Conditioning prior to HCT

Chemotherapeutics and total body irradiation.

Conditioning prior to HCT includes chemotherapy, such as cyclophosphamide, fludarabine, and busulfan, and/or total body irradiation. In addition, serotherapy, such as ATG or alemtuzumab, is added to reduce the risk of graft rejection and GVHD. Both chemotherapeutics and irradiation may severely affect T-cell IR after HCT,45 mainly due to thymic damage.46 Notably, T-cell IR is delayed with myeloablative conditioning compared with nonmyeloablative conditioning without serotherapy.47 Therefore, T-cell IR could be enhanced by optimizing the dosage of these chemotherapeutics via pharmacokinetic and dynamic modeling, and thymic shielding during irradiation, aiming for minimal thymic damage.

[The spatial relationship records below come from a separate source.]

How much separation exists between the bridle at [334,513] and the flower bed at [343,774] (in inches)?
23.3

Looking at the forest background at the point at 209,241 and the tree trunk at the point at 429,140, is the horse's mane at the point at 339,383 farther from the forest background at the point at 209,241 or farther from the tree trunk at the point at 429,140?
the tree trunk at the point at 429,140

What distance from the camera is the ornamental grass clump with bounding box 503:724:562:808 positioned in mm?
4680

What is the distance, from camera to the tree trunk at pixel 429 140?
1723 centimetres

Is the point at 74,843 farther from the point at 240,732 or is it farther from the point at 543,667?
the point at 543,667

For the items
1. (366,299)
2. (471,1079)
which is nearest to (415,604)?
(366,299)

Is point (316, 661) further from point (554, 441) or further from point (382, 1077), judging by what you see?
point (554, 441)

Furthermore, some chemotherapy with longer half-life (eg, fludarabine) may still be present during the infusion of the cells and can subsequently deplete T cells in vivo. Also, sex steroid hormone ablation may be applied to prevent thymic damage by chemotherapy/irradiation (described in the paragraph on posttransplantation interventions).

Individualized serotherapy to improve T-cell IR.

ATG was introduced to the conditioning regimen for in vivo TCD to reduce GVHD risk which can reach a cumulative incidence of over 40% to 70% even with a well-matched unrelated donor. A major drawback of conditioning with serotherapy is hampered early T- and B-cell recovery.48,49 This effect is partly through direct binding and killing of T and B cells, and also through “off-target” cytotoxic effects on thymus cells, affecting thymopoiesis.50 However, abandoning ATG from the conditioning is associated with significantly higher incidences of graft rejection and GVHD.51

Recently, high ATG exposure after allo-HCT was associated with detrimental effects on IR.38 The highly variable pharmacokinetics of ATG between patients causes underexposure or overexposure in a significant number of patients.52 CB cells were affected more by ATG compared with BM/PB; the tolerated post-HCT ATG exposure, which does not affect IR, is lower for CBT (<20 active units [AU] × day/mL) compared with BMT/peripheral blood cell transplantation (<50 AU × day/mL).38 CBT without ATG and CBT with very low ATG exposure were associated with excellent IR potential,49,51 stressing the importance for individualization. Interestingly, these studies also suggest that ATG exposure before, but not after, transplantation prevented GVHD (acute and chronic) not only in children, but also in adults (Rick Admiraal, Jurgen Kuball, and J.J.B., unpublished data). Sufficiently high exposure before CBT also prevented rejection. This indicates that there still is an important role for ATG, at least for HCT in nonmalignant diseases for graft rejection prevention, but earlier in the conditioning. In adult BM/PB recipients, this positive effect from conditioning with ATG on lower GVHD risk, but negative effects on T-cell IR, was also found.48,53 In HCT for hematopoietic malignancies, the decreased T-cell IR from posttransplantation ATG should especially be avoided, as this increases relapse risk and decreases survival.54,55 Taken together, these data suggest that personalized ATG dosing impacts T-cell IR potential after HCT, resulting in better survival chances.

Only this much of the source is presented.